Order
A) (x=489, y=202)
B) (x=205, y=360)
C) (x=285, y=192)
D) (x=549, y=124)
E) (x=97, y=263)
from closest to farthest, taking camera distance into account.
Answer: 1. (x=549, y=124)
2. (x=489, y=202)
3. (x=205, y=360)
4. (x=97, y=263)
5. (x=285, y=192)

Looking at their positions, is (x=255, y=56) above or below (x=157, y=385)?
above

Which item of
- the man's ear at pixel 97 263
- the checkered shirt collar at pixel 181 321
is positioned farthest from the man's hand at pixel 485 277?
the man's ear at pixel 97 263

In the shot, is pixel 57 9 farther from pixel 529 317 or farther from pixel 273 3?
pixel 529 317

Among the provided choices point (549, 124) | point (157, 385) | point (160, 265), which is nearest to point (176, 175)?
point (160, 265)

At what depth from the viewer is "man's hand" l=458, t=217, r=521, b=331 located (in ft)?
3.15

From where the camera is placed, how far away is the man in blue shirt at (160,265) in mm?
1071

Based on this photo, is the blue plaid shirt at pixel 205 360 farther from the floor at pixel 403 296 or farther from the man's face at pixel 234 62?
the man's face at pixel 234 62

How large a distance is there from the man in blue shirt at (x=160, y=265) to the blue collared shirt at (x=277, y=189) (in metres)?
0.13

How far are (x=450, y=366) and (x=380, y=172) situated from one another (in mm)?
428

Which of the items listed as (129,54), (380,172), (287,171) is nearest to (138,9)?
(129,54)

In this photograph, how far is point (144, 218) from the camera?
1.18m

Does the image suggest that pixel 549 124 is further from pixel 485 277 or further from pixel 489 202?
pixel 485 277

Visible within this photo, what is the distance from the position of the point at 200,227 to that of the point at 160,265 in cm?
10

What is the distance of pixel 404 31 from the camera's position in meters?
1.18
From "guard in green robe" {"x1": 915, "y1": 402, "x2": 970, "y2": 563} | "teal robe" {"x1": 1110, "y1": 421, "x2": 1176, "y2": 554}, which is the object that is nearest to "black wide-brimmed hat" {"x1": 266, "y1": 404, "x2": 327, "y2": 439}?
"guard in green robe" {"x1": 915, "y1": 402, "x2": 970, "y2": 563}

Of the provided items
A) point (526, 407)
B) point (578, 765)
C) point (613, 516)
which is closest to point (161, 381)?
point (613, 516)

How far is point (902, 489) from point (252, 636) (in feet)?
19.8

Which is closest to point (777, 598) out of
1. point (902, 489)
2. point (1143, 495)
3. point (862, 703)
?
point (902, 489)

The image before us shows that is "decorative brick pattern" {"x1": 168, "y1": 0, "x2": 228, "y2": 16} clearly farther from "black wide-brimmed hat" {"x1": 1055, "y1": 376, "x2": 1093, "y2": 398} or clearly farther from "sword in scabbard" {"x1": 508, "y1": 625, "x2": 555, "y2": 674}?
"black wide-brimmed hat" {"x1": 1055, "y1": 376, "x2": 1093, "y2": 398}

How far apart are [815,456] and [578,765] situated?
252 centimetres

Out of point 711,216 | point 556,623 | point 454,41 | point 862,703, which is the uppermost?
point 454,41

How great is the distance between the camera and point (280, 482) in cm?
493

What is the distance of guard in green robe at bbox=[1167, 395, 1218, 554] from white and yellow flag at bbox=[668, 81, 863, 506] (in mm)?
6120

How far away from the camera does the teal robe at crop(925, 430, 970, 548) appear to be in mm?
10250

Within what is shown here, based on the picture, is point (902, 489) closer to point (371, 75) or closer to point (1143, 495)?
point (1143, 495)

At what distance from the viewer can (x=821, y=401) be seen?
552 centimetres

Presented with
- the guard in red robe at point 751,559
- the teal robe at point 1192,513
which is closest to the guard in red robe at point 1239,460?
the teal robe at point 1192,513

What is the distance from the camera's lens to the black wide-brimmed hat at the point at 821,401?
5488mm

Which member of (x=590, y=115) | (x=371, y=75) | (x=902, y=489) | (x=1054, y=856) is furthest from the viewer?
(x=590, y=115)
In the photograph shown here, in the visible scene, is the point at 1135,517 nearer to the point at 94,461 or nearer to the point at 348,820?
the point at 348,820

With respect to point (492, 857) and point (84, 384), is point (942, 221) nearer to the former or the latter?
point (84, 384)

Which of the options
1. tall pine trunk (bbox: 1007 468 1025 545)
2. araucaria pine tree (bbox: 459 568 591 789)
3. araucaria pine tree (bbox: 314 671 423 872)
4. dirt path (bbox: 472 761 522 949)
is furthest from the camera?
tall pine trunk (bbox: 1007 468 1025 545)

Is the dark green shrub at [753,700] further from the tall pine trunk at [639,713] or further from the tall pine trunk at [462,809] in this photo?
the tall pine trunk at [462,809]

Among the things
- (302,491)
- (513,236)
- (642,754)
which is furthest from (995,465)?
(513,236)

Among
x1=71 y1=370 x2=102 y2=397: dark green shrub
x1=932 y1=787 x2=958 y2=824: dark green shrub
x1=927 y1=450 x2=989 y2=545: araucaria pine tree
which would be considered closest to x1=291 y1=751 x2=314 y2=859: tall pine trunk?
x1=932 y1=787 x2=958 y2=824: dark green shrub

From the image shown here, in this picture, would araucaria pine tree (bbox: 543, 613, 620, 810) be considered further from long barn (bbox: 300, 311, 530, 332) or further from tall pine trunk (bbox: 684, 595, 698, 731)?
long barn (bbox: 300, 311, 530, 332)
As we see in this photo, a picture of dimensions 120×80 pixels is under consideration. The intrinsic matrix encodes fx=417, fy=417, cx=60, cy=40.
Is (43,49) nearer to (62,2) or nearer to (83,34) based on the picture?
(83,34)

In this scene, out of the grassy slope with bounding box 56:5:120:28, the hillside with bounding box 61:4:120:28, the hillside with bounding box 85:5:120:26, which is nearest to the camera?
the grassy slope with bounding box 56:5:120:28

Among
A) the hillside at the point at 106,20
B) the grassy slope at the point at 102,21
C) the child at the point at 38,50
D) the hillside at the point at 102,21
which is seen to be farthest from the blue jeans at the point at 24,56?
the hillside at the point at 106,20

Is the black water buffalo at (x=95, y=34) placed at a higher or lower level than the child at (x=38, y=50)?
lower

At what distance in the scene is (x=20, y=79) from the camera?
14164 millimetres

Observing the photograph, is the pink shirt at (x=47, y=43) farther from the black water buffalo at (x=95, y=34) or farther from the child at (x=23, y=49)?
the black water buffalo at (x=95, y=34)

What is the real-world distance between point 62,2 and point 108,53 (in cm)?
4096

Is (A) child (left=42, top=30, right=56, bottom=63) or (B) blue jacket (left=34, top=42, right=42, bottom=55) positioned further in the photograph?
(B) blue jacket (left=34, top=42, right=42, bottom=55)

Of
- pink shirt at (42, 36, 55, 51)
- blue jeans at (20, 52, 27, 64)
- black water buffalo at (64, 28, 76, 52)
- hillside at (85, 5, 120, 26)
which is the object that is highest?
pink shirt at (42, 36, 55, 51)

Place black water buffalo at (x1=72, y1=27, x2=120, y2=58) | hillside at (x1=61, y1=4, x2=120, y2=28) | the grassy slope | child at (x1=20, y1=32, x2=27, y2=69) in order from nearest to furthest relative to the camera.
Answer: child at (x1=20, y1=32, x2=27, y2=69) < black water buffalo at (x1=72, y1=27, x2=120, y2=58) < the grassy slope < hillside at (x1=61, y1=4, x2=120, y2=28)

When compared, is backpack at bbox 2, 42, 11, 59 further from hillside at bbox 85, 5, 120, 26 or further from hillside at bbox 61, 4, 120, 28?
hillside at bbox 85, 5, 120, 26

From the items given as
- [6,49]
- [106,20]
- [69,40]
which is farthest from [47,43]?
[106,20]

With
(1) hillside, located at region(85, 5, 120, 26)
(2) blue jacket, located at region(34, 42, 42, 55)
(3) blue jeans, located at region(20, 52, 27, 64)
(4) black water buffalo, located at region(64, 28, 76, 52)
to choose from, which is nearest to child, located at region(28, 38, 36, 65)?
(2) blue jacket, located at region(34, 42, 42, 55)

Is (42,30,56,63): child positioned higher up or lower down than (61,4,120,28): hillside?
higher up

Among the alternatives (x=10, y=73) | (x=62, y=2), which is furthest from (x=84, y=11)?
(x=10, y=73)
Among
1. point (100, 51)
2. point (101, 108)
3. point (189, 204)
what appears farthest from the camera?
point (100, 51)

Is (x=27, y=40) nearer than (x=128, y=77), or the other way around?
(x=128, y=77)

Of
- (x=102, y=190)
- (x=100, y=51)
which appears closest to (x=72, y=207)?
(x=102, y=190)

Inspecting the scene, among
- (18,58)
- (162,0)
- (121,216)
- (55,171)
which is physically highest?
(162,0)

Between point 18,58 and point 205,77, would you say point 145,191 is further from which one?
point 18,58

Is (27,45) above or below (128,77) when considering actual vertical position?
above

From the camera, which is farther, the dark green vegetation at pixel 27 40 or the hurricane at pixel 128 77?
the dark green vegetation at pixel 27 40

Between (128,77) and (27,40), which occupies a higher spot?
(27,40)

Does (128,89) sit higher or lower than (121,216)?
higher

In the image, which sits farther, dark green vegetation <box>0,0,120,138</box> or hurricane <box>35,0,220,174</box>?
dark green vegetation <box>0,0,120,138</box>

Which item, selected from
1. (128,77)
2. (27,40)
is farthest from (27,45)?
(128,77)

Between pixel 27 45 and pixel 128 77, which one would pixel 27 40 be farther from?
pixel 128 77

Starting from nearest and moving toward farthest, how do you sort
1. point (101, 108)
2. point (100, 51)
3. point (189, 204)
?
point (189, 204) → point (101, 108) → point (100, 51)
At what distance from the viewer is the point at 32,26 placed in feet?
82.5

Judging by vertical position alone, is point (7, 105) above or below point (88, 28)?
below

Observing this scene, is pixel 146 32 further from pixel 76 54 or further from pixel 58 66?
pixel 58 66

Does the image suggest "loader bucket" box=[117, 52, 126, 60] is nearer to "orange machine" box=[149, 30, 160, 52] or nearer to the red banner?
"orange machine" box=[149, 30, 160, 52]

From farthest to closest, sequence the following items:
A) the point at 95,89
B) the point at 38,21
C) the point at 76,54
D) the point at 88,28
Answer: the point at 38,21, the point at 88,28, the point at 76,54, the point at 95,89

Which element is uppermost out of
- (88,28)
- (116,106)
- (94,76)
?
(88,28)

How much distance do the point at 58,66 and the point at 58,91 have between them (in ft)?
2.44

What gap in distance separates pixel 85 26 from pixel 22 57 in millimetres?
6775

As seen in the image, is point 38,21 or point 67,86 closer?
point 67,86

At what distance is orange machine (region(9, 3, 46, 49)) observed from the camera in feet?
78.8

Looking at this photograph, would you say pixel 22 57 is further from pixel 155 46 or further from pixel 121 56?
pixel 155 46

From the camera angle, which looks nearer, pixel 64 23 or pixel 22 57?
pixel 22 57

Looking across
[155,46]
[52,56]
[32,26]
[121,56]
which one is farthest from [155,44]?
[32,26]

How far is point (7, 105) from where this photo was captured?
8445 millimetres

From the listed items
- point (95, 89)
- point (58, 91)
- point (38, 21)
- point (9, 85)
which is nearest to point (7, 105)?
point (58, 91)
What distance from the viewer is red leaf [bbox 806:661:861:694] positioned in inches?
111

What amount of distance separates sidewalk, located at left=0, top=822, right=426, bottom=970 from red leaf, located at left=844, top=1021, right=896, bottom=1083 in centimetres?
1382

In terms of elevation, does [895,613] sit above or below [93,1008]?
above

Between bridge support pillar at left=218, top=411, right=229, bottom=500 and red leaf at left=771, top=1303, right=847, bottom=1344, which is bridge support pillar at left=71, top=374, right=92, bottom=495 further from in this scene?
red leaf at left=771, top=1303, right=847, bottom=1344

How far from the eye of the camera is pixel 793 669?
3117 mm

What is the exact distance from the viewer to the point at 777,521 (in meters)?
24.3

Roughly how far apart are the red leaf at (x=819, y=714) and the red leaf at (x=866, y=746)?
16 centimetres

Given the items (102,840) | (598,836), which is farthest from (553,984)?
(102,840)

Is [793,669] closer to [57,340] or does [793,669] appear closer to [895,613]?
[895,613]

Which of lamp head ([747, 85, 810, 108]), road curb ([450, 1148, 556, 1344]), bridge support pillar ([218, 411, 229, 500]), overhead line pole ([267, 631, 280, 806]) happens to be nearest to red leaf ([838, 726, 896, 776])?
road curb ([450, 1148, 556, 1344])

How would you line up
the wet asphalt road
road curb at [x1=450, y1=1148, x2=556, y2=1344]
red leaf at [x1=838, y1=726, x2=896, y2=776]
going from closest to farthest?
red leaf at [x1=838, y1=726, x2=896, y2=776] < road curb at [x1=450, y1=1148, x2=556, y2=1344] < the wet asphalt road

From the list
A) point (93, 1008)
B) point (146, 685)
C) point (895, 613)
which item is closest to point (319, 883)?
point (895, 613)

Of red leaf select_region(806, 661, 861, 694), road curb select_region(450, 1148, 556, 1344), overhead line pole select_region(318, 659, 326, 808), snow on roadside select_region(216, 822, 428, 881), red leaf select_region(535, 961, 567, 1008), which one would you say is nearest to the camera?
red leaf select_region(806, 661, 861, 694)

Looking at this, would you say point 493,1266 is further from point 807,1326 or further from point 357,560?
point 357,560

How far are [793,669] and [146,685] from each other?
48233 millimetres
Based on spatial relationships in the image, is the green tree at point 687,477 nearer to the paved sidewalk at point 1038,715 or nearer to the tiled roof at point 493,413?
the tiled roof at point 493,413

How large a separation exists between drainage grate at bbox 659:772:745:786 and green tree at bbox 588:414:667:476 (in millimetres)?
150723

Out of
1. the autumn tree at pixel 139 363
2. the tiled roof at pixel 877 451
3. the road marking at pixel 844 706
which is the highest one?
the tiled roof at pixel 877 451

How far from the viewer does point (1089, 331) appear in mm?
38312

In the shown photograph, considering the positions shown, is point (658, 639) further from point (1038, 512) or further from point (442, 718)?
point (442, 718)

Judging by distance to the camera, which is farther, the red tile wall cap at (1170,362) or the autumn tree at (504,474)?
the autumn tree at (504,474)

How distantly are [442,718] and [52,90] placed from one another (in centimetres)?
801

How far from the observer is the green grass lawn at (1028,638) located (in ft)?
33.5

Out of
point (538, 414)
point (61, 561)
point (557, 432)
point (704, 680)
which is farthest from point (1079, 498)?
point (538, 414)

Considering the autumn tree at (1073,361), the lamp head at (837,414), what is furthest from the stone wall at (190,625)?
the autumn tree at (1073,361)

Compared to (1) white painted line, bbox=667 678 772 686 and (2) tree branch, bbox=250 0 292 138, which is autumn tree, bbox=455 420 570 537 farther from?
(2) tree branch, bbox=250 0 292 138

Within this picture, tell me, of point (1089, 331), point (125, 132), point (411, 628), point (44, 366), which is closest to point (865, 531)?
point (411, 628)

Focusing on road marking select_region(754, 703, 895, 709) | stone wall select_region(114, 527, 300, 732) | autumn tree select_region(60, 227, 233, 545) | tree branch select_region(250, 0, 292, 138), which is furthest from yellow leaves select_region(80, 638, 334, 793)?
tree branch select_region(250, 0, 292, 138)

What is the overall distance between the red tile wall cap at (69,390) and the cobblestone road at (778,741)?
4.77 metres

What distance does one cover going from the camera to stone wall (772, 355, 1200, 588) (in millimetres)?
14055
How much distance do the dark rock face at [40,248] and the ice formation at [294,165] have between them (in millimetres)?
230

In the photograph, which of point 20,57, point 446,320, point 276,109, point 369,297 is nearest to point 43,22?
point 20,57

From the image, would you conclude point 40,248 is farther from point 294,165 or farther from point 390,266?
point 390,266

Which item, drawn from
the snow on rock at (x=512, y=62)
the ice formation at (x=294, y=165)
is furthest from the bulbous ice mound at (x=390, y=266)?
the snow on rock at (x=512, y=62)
_ _ _ _ _ _ _
WHAT THIS TASK INVOLVES:
Write the lines out exactly, from the one with "What is the overall" down to the last line of the listing, and leave out all others.

CORRECT ANSWER:
What is the overall distance between the red tile wall cap at (69,390) and the cobblestone road at (778,741)?
4.77 metres

What distance does one cover going from the camera to stone wall (772, 355, 1200, 588) (in millimetres)?
14055
How much distance do the dark rock face at [40,248] and the ice formation at [294,165] have between them (in millimetres)?
230

In the photograph, which of point 20,57, point 446,320, point 276,109, point 369,297 is nearest to point 43,22?
point 20,57

From the image, would you conclude point 40,248 is farther from point 294,165 or farther from point 390,266?
point 390,266

Which item, drawn from
the snow on rock at (x=512, y=62)
the ice formation at (x=294, y=165)
is furthest from the bulbous ice mound at (x=390, y=266)?
the snow on rock at (x=512, y=62)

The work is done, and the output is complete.